Je cours lentement, à environ 10 km/h. Le but est de me prouver que je peux tenir la distance et pas de faire un chrono. De toute façon, elle n'est même pas officielle cette course, mon éventuel record de France sera probablement invalidé alors inutile d'en faire trop.
Le premier tour a été tranquille car couru beaucoup plus lentement que d'habitude ; mais dans mon esprit règne une grande agitation : Tu veux vraiment faire ça ? Aujourd'hui ?
Oui.
Aujourd'hui.
Ravitaillement.
Plus que cinq petits tours faciles.
2 x 7 = 14. Es-tu prêt à aller jusqu'au bout ?
Ben Oui, pourquoi ?
Pour l'instant ce n'est pas dur.
J'ai déjà fait un tiers.
Ravitaillement.
Plus que quatre petits tours faciles.
3 x 7 = 21. Le point de non-retour.
Je suis à la moitié.
Je suis déjà fatigué et il faut que je fasse deux fois ça.
C'est dingue.
C'est dingue mais c'est possible.
Je le sens.
Ravitaillement.
Plus que trois petits tours faciles.
4 x 7 = 28. Et au mépris du danger, avancer vers l'inconnu.
Cher John, je te rappelle aimablement que tu n'as jamais couru plus de 2h30 sans t'arrêter. Pas de doutes, John, tu es cinglé, tout ce dont tu as besoin, c'est d'un bon psychiatre, pas d'un marathon.
Je m'en moque.
Tu sais ce que je lui dis à ton psychiatre ?
Qu'il vienne un peu courir avec moi, ça lui fera les jambes et il gambergera moins.
J'avance.
Ravitaillement.
Plus que deux petits tours faciles.
5 x 7 = 35. La grande muraille de Chine.
Je ne sens plus mes jambes, elles sont comme des morceaux de bois, j'ai l'impression qu'elles ne plient plus, je mets mécaniquement un pied devant l'autre, puis l'autre devant le pied.
Je me sens épuisé, vidé.
C'est donc ça le mur du marathonien ?
Bonjour Mur, pas vraiment enchanté de vous rencontrer.
On a apparemment un bout de chemin à faire ensemble, alors faisons connaissance.
Le temps et les kilomètres passent, je suis au-delà des kilomètres et hors du temps.
J'avance.
Ravitaillement.
Plus qu'un petit tour facile.
6 x 7 = 42. Stupeur et tremblements.
Le mur est resté derrière, on se connaît bien maintenant.
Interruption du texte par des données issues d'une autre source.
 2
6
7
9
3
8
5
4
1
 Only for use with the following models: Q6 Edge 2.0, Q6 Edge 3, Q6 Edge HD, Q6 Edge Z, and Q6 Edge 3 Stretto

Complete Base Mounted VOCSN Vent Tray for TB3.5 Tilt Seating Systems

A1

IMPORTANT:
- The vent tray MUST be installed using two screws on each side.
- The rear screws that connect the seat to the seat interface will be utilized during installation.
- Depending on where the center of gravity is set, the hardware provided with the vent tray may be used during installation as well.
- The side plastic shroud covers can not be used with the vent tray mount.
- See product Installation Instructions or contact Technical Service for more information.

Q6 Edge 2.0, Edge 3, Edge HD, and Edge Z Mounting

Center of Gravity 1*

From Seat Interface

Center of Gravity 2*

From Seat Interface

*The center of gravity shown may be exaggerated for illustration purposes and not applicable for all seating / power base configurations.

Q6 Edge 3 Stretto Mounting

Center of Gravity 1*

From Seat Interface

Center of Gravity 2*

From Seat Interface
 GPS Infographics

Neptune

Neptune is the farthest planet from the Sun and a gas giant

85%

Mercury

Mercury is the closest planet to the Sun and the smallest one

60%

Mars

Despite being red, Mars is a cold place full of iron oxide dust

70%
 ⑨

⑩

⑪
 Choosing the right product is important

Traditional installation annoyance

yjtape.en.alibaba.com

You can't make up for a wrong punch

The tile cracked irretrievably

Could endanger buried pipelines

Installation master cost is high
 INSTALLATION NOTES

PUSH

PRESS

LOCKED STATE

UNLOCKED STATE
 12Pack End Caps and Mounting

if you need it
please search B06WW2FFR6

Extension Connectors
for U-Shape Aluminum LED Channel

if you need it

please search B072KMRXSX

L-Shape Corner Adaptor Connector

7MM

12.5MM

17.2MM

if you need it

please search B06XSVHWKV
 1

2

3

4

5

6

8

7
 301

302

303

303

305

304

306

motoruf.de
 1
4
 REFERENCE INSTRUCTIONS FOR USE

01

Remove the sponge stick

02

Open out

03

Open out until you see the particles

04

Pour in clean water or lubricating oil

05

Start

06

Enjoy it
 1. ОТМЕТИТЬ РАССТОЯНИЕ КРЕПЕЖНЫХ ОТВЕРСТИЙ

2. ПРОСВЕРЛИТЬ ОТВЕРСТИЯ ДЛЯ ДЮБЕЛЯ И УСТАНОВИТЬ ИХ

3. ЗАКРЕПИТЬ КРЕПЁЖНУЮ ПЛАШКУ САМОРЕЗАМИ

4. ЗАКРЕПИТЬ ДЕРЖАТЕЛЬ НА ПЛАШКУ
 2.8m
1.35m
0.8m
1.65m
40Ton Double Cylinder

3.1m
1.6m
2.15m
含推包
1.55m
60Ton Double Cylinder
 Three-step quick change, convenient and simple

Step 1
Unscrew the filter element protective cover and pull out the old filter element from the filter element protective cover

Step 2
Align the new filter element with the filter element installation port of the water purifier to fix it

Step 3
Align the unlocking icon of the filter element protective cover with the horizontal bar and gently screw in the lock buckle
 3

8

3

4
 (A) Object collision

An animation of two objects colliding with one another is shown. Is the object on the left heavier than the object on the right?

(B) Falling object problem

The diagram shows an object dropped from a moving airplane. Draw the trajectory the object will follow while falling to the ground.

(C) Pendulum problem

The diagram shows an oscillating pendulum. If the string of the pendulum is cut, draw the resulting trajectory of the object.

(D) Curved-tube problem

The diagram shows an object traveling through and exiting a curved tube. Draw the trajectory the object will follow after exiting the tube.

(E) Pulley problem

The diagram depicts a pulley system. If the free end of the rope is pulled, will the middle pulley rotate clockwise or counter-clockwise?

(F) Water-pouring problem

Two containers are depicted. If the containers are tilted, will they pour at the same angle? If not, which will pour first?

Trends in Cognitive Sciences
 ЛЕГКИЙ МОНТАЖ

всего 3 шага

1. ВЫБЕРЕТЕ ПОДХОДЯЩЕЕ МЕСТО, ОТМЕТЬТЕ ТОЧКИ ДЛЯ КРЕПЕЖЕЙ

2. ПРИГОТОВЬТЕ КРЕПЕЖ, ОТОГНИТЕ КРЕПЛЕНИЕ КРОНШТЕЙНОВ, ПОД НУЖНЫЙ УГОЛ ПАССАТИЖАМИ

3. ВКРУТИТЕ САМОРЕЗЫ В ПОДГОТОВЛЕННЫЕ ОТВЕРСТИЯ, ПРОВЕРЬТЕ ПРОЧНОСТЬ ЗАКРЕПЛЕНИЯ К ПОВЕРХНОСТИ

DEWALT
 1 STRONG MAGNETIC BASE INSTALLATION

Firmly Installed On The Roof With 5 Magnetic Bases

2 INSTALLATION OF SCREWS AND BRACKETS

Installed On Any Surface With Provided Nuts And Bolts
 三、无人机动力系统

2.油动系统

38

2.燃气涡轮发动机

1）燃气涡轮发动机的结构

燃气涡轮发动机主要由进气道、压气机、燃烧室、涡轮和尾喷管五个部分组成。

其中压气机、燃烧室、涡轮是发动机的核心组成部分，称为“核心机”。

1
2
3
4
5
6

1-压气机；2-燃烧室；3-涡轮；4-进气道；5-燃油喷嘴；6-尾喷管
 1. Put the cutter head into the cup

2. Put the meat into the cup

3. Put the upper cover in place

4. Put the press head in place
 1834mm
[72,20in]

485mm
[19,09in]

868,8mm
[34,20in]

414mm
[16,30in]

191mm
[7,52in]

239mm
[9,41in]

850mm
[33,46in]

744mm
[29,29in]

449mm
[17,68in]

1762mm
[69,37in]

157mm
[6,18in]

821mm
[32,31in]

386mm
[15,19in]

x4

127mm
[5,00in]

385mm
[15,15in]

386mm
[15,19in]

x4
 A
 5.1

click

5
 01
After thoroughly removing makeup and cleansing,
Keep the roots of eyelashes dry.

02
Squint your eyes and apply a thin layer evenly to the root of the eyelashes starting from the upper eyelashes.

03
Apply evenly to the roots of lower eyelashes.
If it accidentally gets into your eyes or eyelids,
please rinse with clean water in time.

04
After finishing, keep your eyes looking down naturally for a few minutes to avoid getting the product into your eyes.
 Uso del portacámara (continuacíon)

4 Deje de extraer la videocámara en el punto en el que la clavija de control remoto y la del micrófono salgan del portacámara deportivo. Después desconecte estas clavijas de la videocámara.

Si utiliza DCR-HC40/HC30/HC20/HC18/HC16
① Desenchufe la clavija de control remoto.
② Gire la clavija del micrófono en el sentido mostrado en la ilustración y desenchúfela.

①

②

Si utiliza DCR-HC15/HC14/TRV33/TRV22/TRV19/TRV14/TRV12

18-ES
Je tiens toujours mes 10 km/h.
Dernière petite montée, 400m avant l'arrivée, j'y suis presque.
Un vélo me rattrape : ma femme a envoyé ma fille en reconnaissance, elle commence peut-être à se demander si tout va bien ? C'est vrai qu'il est plus de 13h, ça fait presque quatre heures que je suis parti, il y a quand même de quoi s'inquiéter.
Une coureuse me double tout doucement et très facilement dans la montée. Ma fille, qui décidément me connaît très bien, me glisse malicieusement :
- "Tu te laisses doubler par une fille ?".
Je parviens à sourire, un sourire qui doit être tout bizarre, déformé par la douleur :
- "Oui mais elle, c'est une sportive".
Arrivée.
Je suis très fatigué, je tremble et je suis stupéfié.
Je regarde quand même le chrono global, pour la forme : 3h 57mn 29s.
J'ai réussi, ça ne va pas changer la face du monde, mais ça va changer ma façon de le voir.
Je vais rentrer chez moi, prendre deux comprimés de paracétamol, un bain chaud et me reposer.
C'était possible, finalement.
La métamorphose de John a commencé.
La larve est devenue une chrysalide.
Ce n'est pas plus joli à regarder, mais on progresse.